By the way, I have not been able to come with much. Have you got the names of all the choristers now? I can see Grace Bessong. There was also Marita che, Ruth Esapa, Sophie Wolowa. I can't remember the names of the guys. 

The one thing I remember vividly is that we travelled with a pastor who gave a message, whenever we had to present a concert. We lived in two's with different families. We sang in different Baptist churches in the US and Canada. On Sundays we usually sang twice, in the morning and evening but can't remember if it was done in the same church at both times. I remember that for many weeks, Grace Bessong was my mate. I don't really know where she is now.

Coming back to this pastor, his name is Pastor Lysonge. Wow! That man always kept us spellbound when he preached, and we always wondered what he would come up with in his next sermon. I knew him as a teacher in primary school Great Soppo Buea. As a young girl in primary school he was a genius to me. He impressed us with his vocabulary and language . He was a very good teacher. Anyway, I remember one particular incident. I think that was in Canada. We arrived at a town (or city) called Medicine Hat. I think most of us wondered how this city got its name. Pastor Lysonge is not one who remains at the stage of wonder. He always does his research, and as usual, he did it again and surprised all of us as well as the congregation that evening. During his sermon, he talked about Medicine Hat, how it got its name etc., as if he had been living there all his life. He found a way of nicely incorporating his findings into his sermon. He always impressed us and of course the congregations we went to. I guess they asked themselves how this pastor from Africa who has just come into their city be so knowledgeable about it. He always found out something about each city and town we went to. I don't know where he is now. 

We travelled in greyhound buses and sometimes we had to practice in the bus. I remember that very often, the driver was upset because he said he wanted to hear the sound of his engine but he couldn't do so with the singing going on. We found that funny!

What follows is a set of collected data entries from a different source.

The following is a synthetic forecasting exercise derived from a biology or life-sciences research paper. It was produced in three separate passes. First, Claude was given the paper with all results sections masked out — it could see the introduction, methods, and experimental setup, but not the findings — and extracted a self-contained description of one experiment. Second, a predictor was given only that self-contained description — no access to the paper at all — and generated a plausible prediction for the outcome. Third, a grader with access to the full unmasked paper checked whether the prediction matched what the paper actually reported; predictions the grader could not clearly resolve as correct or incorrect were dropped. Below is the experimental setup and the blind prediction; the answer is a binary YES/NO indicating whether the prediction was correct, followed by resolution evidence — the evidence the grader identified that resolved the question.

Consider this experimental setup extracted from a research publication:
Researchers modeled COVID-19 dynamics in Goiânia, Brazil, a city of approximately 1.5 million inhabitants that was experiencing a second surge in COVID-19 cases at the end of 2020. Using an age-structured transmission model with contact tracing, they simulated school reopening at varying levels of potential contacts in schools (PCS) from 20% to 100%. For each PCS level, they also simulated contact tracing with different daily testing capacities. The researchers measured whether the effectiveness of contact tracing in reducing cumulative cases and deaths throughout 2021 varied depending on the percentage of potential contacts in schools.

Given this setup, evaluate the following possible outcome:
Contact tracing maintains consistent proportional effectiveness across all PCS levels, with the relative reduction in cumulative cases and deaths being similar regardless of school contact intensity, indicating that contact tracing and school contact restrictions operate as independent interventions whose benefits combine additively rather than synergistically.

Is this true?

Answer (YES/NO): NO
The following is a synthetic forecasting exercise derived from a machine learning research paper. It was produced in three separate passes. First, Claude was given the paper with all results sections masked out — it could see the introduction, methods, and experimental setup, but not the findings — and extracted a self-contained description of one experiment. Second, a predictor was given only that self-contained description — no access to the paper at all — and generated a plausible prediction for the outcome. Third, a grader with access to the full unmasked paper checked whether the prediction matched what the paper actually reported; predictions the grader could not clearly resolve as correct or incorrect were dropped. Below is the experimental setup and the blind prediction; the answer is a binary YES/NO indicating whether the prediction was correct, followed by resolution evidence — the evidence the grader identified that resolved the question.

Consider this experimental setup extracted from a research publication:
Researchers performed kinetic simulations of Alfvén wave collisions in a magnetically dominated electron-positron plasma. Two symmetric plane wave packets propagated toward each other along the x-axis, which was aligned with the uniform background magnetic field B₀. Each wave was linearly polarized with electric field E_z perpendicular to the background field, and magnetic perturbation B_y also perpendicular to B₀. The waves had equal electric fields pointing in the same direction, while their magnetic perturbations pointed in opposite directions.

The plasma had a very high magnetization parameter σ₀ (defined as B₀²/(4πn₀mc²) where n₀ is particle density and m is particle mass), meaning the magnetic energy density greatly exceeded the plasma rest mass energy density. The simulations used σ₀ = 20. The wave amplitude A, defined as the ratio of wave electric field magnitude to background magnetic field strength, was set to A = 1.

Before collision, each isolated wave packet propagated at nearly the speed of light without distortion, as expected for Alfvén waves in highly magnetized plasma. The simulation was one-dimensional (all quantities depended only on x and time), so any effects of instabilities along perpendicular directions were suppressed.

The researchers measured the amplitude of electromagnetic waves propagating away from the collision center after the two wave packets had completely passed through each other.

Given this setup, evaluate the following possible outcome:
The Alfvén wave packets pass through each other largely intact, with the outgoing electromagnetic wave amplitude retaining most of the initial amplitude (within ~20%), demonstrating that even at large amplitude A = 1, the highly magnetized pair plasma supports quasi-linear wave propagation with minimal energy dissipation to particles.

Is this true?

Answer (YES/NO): NO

Some of the food we had was new to us but most of us liked what we ate. Hm! Deserts, apple pie and ice cream, rhubarb pie, pumpkin pie, mashed potatoes and gravy and veggies. Waking up in the mornings in those homes, was a delight. The smell of coffee, cinnamon and bacon etc. Breakfast, wow! Those thick pancakes with lots of butter and syrup, scrambled eggs and bacon and toast, glasses of milk, (not used to drinking milk like that), so we put sugar to their amazement. Sugar in milk? Most of us had gained some weight by the time we were leaving.

It was fun sharing rooms with different members of the group. I think I shared a room once with Christy. We were looking around and admiring all the decorations and stuff. On the dresser, was this jewelry box. It was very nice and shiny we thought we could have a look in it. So we opened it. To our shock and amazement it started producing music. We quickly put on the lid and started laughing at ourselves. But we had one worry: The people in the house would definitely know that we have been touching stuff and may even suspect us so we were quite nervous. But nobody asked us anything and all was fine. But after we had left, whenever we thought about that incident we would laugh so hard. That was fun!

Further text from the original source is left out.